## Extrait du document
══════════

Les hypothèses qui portent un système astronomique ne se transforment pas en vérités démontrées par cela seul que leurs conséquences s’accordent avec les observations ; Thomas d’Aquin le déclare après Averroès, bien que sous une forme moins rude ; et ce principe de Logique lui paraît, sans doute, fort essentiel, car il le formule encore en un autre ouvrage[2] : « On peut de deux manières différentes rendre raison d’une chose. Une première manière consiste à établir par une démonstration suffisante l’exactitude d’un principe dont cette chose découle ; ainsi, en Physique, on donne une raison qui suffit à prouver l’uniformité du mouvement du ciel. Une seconde manière de rendre raison d’une chose consiste à n’en point démontrer le principe par preuve suffisante, mais à faire voir que des effets s’accordent avec un principe posé d’avance ; ainsi, en Astrologie, on rend compte des excentriques et des épicycles par le fait qu’au moyen de cette hypothèse, on peut sauver les apparences sensibles touchant les mouvements célestes ; mais ce n’est pas là un motif suffisamment probant, car ces mouvements apparents se pourraient peut-être sauver au moyen d’une autre hypothèse. »

══════════

## Données à examiner
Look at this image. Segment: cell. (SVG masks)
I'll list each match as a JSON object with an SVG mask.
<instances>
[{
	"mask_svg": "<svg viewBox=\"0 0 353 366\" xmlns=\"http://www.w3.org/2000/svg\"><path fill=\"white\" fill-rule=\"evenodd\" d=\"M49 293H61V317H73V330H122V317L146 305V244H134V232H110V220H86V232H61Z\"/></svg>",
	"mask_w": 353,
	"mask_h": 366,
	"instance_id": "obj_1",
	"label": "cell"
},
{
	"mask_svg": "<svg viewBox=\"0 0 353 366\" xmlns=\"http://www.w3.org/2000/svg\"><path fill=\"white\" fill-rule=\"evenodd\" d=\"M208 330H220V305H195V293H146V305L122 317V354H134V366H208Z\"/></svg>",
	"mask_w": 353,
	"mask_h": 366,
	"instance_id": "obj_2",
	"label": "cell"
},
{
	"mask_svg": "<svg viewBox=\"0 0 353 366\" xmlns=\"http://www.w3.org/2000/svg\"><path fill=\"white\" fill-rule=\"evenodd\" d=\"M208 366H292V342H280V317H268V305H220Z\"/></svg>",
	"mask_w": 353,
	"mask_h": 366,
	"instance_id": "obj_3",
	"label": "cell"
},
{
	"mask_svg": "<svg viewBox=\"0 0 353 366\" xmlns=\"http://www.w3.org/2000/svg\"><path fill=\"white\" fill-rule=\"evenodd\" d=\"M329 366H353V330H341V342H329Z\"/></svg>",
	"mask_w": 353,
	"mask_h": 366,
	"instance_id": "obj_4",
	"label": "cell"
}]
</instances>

══════════

## Consigne de travail A
D'après l'extrait sur les hypothèses astronomiques, que prouve suffisamment, en Physique, la raison donnée en exemple ?
## Consigne de travail B
Poursuivez l'extrait sur Thomas d'Aquin et les hypothèses astronomiques après sa dernière phrase.

## Zone de réponse A
L'uniformité du mouvement du ciel.

## Zone de réponse B
En ces divers passages, Saint Thomas d’Aquin adopte les idées que nous avons entendu exprimer par Simplicius[3] ; il emprunte presque exactement les termes dont celui-ci s’était servi. Nous reconnaissons ici les marques bien visibles d’une influence exer-

  1. Voir : Première partie, Ch. X, § I ; tome II, p. 66.
  2. Sancti Thomæ Aquitanis Summa theologica, pars I, quæst, I, art. XXXII, ad 2.
  3. Voir : Première partie, Ch. X, § VI ; t. II, pp. 113-115.